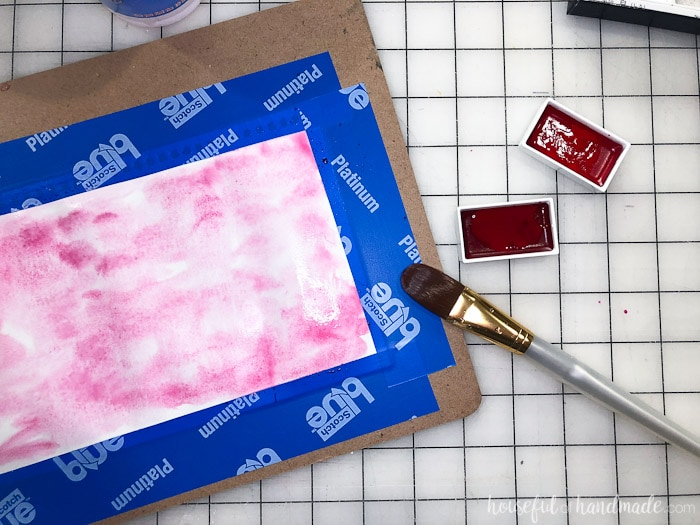 Piece of paper taped to a clip board with pink watercolor paint on it. Used to decorate a large glass candle holder. Housefulofhandmade.com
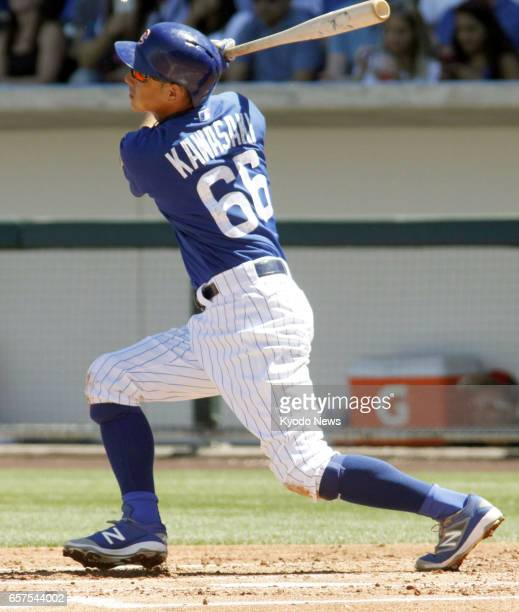Munenori Kawasaki of the Chicago Cubs hits a triple during the second inning of the team's 42 spring training game loss to the Cleveland Indians in...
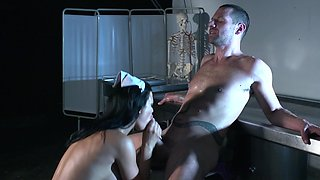 A milf with big fake tits is getting fucked hard in the dark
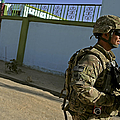 A Soldier Patrols The Streets Of Qalat by Stocktrek Images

☆ ☆ ☆ ☆ ☆

PROBLEM DETAILS: Only the pictures are to be left out; print everything else in the listing exactly.

ANSWER TO THIS TASK:
 Piece of paper taped to a clip board with pink watercolor paint on it. Used to decorate a large glass candle holder. Housefulofhandmade.com
Munenori Kawasaki of the Chicago Cubs hits a triple during the second inning of the team's 42 spring training game loss to the Cleveland Indians in...
 A milf with big fake tits is getting fucked hard in the dark
 A Soldier Patrols The Streets Of Qalat by Stocktrek Images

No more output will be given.